Van remissie tot genezing

Van remissie tot genezing

‘Definitief’ genezen?

GEDEELTELIJKE EN VOLLEDIGE REMISSIE

Tijdens je behandeling kan je ervaren dat je toestand tijdelijk gevoelig verbetert. De geneeskunde omschrijft dat gevoel van beterschap als ‘remissie’.

    • Als alleen sommige tekens van de ziekte afwezig lijken, wordt gesproken van een ‘gedeeltelijke remissie’.
    • Als er geen sporen meer van kanker lijken te zijn na onderzoek, spreken artsen van een ‘volledige remissie’. Dat staat helaas niet automatisch gelijk aan een ‘definitieve genezing’. Dat er geen kankersporen meer worden teruggevonden, kan immers ook betekenen dat enkele tumorcellen de behandeling hebben overleefd, maar nog te klein zijn om te worden opgespoord. In dat geval kan de ziekte terugkeren.

GENEZINGSKANS VS. OVERLEVINGSKANS

Omdat het moeilijk is om aan te geven wanneer iemand met kanker echt genezen is, heeft de geneeskunde het liever over ‘overlevingspercentages’ dan ‘genezingspercentages’. Je overlevingskansen worden onder meer beïnvloed door het soort kankertype, het kankerstadium, de behandeling, de behandelingsrespons en je algemene gezondheidstoestand.

Let wel: overlevingspercentages zijn statistische resultaten die op basis van gegevens van grote groepen patiënten werden berekend. Het gaat dus om gemiddelden, terwijl de individuele overlevingskans sterk kan verschillen van persoon tot persoon.

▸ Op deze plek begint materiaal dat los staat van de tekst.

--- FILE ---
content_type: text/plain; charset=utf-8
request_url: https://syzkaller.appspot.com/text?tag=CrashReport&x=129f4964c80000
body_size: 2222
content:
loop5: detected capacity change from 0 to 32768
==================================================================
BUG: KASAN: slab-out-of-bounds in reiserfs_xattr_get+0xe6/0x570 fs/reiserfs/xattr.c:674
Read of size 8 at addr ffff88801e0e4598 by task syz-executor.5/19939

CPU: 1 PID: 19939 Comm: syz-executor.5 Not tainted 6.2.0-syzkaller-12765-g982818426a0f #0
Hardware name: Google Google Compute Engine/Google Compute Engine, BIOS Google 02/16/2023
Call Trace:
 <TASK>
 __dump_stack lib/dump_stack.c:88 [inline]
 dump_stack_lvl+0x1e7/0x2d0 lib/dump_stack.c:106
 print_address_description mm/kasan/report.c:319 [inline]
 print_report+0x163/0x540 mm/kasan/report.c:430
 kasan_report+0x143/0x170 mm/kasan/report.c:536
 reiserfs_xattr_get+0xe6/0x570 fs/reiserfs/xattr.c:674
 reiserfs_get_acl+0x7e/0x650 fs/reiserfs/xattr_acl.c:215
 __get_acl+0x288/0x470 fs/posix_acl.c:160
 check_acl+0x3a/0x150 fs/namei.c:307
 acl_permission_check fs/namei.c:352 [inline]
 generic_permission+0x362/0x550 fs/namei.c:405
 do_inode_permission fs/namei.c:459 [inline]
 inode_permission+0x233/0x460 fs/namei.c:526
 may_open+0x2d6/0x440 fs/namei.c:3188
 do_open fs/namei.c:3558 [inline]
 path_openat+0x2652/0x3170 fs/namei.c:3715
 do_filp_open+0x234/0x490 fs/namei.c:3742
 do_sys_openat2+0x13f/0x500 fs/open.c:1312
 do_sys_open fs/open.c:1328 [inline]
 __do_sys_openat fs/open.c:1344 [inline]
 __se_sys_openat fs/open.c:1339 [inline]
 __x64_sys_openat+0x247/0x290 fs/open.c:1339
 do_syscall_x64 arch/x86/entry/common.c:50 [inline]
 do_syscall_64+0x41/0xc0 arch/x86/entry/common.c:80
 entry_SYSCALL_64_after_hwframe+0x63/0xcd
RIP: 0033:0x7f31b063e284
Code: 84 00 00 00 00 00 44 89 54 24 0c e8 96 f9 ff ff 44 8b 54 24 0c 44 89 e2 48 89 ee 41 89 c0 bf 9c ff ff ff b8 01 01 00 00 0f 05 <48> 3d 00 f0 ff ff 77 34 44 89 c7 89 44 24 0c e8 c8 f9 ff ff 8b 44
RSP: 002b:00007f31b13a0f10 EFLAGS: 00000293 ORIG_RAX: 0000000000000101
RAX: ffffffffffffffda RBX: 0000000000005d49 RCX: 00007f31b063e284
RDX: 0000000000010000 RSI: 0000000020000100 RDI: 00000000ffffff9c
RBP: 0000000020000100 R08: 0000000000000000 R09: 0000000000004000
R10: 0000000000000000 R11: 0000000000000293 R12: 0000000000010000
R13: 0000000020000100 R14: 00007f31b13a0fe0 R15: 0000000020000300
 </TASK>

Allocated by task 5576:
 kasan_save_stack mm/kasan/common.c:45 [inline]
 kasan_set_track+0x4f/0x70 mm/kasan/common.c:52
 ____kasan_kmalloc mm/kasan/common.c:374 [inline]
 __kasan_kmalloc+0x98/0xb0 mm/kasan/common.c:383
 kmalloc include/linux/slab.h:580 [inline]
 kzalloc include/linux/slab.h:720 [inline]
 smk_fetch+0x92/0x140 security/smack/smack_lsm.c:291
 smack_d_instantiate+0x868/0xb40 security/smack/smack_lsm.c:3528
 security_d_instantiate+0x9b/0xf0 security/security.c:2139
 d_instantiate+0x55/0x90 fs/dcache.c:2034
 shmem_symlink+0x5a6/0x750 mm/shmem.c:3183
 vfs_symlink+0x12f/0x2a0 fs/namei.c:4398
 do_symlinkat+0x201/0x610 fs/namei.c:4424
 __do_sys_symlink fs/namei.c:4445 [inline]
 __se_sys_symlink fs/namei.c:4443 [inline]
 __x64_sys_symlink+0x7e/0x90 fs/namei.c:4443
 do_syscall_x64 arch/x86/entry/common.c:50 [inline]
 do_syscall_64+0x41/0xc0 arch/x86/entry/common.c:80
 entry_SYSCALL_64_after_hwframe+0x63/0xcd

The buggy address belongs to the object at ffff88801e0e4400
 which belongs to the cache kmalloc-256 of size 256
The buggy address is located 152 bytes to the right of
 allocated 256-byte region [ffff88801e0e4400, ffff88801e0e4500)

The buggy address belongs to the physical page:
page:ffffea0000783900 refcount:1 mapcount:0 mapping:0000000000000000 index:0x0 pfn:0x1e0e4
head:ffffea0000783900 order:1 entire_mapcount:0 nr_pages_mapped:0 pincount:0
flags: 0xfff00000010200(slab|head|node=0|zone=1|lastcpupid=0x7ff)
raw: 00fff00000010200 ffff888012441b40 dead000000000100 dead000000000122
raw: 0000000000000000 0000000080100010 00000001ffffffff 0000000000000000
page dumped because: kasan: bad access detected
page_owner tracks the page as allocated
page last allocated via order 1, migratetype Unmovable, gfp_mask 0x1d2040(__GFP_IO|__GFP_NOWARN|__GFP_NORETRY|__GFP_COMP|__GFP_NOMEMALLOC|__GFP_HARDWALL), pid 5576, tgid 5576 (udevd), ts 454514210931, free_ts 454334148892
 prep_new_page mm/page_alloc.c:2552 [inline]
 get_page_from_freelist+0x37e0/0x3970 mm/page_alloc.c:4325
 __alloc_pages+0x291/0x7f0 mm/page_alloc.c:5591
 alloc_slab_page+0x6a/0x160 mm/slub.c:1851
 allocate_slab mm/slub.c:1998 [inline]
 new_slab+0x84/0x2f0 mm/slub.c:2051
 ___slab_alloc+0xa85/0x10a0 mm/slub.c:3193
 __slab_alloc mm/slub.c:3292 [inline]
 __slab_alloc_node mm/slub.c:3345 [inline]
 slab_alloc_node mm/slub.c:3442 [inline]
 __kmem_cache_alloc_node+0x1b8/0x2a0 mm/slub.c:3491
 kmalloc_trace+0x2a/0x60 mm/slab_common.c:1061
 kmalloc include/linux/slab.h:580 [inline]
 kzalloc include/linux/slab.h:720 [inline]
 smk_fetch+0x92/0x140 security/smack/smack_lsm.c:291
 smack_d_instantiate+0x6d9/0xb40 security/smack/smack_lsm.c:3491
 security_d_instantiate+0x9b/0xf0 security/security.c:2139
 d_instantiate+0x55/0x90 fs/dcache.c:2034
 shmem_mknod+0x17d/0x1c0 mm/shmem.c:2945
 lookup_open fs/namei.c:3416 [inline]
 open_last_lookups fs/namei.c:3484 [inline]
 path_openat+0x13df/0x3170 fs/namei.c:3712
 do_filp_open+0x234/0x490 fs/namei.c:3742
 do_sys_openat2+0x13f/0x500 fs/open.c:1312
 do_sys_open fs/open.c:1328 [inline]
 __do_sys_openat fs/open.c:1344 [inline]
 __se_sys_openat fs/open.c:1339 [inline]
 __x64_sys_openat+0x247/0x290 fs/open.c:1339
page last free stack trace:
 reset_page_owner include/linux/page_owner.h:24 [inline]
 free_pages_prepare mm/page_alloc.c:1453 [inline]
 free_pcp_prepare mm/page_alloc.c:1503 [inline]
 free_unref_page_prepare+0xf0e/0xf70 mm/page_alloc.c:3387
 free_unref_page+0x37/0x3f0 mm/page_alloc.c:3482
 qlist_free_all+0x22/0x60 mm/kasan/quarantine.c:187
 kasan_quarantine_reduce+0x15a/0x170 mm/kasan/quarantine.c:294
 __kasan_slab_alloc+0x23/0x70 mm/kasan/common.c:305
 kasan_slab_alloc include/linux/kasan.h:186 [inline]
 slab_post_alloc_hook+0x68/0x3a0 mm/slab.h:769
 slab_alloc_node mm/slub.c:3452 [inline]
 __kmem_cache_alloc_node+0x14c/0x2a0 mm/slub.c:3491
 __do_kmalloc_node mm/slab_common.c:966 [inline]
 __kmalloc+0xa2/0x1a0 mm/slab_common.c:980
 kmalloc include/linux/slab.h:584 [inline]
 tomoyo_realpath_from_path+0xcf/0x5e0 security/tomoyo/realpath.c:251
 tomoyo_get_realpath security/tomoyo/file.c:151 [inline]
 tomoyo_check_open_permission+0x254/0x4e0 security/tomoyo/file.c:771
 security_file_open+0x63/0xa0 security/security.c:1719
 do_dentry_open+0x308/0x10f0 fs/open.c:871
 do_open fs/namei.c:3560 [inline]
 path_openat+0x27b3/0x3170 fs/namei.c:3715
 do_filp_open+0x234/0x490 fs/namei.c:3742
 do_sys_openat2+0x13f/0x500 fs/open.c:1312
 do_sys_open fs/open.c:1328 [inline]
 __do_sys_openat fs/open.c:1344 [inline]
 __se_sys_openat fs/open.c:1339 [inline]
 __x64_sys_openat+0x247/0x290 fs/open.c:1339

VIJFJAARSOVERLEVING VAN KANKER

Wanneer word je dan wel ‘genezen’ verklaard – rekening houdend met de nuances van dat begrip? Meestal gebeurt dat als er geen sporen meer van de ziekte zijn terug te vinden vijf jaar nadat er kanker werd vastgesteld. Die termijn van vijf jaar ‘overleving’ moet je vooral symbolisch opvatten. In realiteit kan je al eerder ‘echt’ genezen zijn, maar net zo goed kan de ziekte nog terugkomen na die periode van vijf jaar.

Waarom dan toch die termijn van vijf jaar? De wetenschap neemt graag voldoende marge om van een definitieve genezing te spreken: als je de bladzijde te snel omslaat en je hervalt, dan kan dat extra hard aankomen. Als ze de marge te ruim zou nemen, dan leven mensen te lang in angst en onzekerheid. Vandaar dus: de gulden middenweg van vijf jaar. Je overlevingsprognose wordt in elk geval steeds gunstiger naarmate de jaren zonder sporen van kanker toenemen.

Terugkeer van de ziekte

Na een succesvolle behandeling bestaat het risico dat de ziekte terugkomt. Daarom moet je de eerste jaren ook regelmatig op controle. In de volksmond wordt gezegd dat je ‘hervallen bent’ als de ziekte is teruggekeerd – strikt genomen bestaat er een onderscheid tussen recidief en herval.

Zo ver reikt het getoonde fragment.